Présentation de l'éditeur :
Duca Lamberti, ancien médecin devenu détective privé, est chargé dans ce troisième volet de la tétralogie que Giorgio Scerbanenco lui a consacré d’une affaire criminelle sordide : une jeune enseignante a été torturée, violée puis assassinée dans sa salle de classe par ses propres élèves, une brochette de délinquants de treize à vingt ans inscrits à ses cours du soirs par l’assistance sociale. Duca doit donc se confronter avec non pas un suspect, mais onze, qui tous observent la même ligne de défense, aussi absurde qu’imparable : ils reconnaissent individuellement avoir été présents au moment des faits, mais chacun affirme qu’il n’a rien vu, que les autres l’avaient forcé à boire, qu’il était ivre, endormi ou trop terrorisé pour faire quoi que ce soit. Face à ce mur, d’autant plus exaspérant qu’à l’évidence tout est faux, Duca cherche un détail qui lui permette de comprendre qui a bien pu planifier tout ça.
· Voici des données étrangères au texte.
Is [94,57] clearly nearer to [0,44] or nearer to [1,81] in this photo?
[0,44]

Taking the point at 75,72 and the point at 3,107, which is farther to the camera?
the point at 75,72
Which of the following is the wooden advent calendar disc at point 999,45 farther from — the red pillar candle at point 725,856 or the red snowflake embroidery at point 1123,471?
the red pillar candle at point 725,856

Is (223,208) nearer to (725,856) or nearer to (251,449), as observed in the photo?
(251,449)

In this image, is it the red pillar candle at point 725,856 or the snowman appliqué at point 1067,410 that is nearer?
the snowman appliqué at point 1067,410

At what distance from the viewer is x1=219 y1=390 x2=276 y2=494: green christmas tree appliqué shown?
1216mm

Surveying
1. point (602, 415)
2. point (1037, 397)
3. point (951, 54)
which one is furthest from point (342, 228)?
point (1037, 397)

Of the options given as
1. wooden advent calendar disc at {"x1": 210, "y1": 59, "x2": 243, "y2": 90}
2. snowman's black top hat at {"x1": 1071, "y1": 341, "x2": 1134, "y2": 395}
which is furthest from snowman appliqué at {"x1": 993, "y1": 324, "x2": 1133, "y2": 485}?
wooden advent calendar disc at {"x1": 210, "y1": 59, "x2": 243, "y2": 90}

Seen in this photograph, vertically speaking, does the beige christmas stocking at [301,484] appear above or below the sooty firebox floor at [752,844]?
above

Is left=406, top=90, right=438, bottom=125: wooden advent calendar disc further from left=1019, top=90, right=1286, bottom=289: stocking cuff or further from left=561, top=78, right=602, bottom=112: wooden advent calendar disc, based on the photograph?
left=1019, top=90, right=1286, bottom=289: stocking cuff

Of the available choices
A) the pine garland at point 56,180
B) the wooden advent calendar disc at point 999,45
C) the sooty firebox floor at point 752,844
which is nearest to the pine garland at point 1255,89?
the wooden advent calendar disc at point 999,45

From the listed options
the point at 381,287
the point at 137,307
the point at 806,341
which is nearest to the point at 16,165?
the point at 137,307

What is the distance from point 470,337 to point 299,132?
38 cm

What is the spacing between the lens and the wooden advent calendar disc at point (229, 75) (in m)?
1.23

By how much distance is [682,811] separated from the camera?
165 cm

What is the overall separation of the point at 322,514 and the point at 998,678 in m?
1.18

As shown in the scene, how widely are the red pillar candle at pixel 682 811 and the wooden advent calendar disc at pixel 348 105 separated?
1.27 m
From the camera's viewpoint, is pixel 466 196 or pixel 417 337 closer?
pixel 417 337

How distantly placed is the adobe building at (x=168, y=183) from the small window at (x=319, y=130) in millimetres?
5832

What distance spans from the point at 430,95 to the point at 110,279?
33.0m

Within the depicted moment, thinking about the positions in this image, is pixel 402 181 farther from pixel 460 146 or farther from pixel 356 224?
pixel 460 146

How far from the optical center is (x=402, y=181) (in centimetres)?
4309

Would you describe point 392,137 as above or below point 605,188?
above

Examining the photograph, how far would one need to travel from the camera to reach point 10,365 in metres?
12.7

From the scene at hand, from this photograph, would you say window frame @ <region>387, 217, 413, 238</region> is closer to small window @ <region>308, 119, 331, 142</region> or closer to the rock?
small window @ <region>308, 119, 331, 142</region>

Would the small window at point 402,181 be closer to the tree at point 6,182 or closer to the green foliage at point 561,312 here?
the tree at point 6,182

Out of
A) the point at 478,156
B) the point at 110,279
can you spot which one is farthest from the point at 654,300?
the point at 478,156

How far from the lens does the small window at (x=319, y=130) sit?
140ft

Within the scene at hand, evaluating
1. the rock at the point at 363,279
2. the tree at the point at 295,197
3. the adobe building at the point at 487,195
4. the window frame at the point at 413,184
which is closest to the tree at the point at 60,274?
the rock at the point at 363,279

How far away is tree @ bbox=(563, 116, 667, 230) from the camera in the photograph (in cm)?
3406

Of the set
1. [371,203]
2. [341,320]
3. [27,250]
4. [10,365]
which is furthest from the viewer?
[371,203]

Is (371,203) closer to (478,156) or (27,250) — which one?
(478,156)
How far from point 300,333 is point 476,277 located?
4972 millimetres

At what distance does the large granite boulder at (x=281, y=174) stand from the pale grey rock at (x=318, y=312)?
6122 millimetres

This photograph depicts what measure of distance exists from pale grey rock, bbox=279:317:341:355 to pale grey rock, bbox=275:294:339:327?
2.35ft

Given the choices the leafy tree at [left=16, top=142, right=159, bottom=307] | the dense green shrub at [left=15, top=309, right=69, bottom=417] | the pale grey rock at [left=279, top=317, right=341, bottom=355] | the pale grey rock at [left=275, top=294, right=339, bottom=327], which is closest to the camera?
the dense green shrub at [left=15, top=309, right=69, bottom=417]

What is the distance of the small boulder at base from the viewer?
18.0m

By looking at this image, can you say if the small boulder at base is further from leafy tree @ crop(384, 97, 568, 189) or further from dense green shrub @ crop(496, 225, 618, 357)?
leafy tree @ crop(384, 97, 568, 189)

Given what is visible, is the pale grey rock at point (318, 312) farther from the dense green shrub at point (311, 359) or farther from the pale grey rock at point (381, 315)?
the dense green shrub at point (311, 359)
Car il n’est pas dupe : ce ne sont pas des gamins complètement déstructurés qui ont pu mettre au point si minutieusement une telle tactique…
Première page :
"« Elle est morte il y a cinq minutes », dit la sœur.
Sans dire un mot, Duca Lamberti regarda par-dessus l'épaule de la religieuse, vers le visage rude et tourmenté de Mascaranti.
« Vous voulez la voir quand même ? » demanda la sœur. Elle savait que les policiers étaient venus interroger l'institutrice, mais interroger une morte lui semblait difficile.
« Oui », dit Duca.
On avait déjà repoussé les couvertures et elle gisait dans une combinaison jaune, démodée et pathétique, la peau à peine figée par la mort, le visage déformé par une grimace de souffrance et un hématome sous l'œil droit, l'harmonie du front abîmée elle aussi par la grosse touffe de cheveux qu'on lui avait bestialement arrachée, provoquant une calvitie tragi-comique autant qu'étrange, et tout le thorax gonflé, arrondi par le plâtre exécuté en hâte pour tenter de réparer sommairement toutes ces côtes brisées, et il y en avait beaucoup, peut-être toutes, le chirurgien n'avait même pas eu le temps d'en faire le décompte."
Ce que j'en pense :
Ce livre écrit il y a 40 ans n'est en rien daté (sauf peut être sur l'homosexualité). C'est un livre sombre, presque désespéré où le policier Duca Lamberti se pose (et nous pose) beaucoup de questions : a-t-on droit à une seconde chance ? Peut-on échapper à la reproduction des schémas familiaux? Y a-t-il d'autre choix que la violence pour ces enfants? ... Une écriture précise, tranchante (en particulier lors des interrogatoires), une intrigue minutieuse et implacable, font de ce roman un excellent polar italien.